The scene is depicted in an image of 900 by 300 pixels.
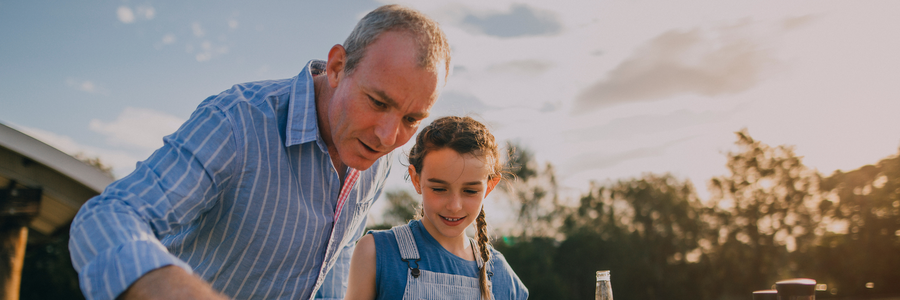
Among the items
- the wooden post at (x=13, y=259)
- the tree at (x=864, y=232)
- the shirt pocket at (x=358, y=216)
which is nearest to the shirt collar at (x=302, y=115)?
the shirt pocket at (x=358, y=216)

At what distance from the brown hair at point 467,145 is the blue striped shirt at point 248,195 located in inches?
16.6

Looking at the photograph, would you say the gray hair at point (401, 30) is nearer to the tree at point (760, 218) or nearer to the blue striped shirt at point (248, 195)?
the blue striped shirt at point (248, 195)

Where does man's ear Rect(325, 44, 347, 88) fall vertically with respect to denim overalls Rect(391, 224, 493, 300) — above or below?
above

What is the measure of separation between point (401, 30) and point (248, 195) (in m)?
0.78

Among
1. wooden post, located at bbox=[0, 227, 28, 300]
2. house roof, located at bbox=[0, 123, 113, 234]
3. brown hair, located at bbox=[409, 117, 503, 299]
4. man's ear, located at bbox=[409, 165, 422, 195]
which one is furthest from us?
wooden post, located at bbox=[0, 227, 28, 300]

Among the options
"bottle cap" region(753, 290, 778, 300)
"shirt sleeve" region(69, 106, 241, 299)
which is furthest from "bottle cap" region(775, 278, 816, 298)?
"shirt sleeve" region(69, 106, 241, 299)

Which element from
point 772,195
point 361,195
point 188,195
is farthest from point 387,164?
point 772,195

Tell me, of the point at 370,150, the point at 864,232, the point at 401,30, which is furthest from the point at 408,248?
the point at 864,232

━━━━━━

▸ Given task
Your task is to extract the lines running from the one with "What is the" to the end of the material, inclusive, copying each exactly and adding nothing.

▸ Answer to the problem
What is the measure of separation between point (401, 30) and point (248, 195) (in m)?
0.78

Among
1. wooden post, located at bbox=[0, 227, 28, 300]
2. house roof, located at bbox=[0, 123, 113, 234]
3. brown hair, located at bbox=[409, 117, 503, 299]
4. man's ear, located at bbox=[409, 165, 422, 195]
which one is furthest from us?
wooden post, located at bbox=[0, 227, 28, 300]

Among the options
"bottle cap" region(753, 290, 778, 300)
"shirt sleeve" region(69, 106, 241, 299)
which is furthest from "bottle cap" region(775, 278, 816, 298)?
"shirt sleeve" region(69, 106, 241, 299)

Which element from
point 772,195
point 361,195
point 188,195
is farthest from point 387,164?
point 772,195

Tell me, of the point at 370,150, the point at 864,232, the point at 401,30, which is furthest from the point at 408,248?
the point at 864,232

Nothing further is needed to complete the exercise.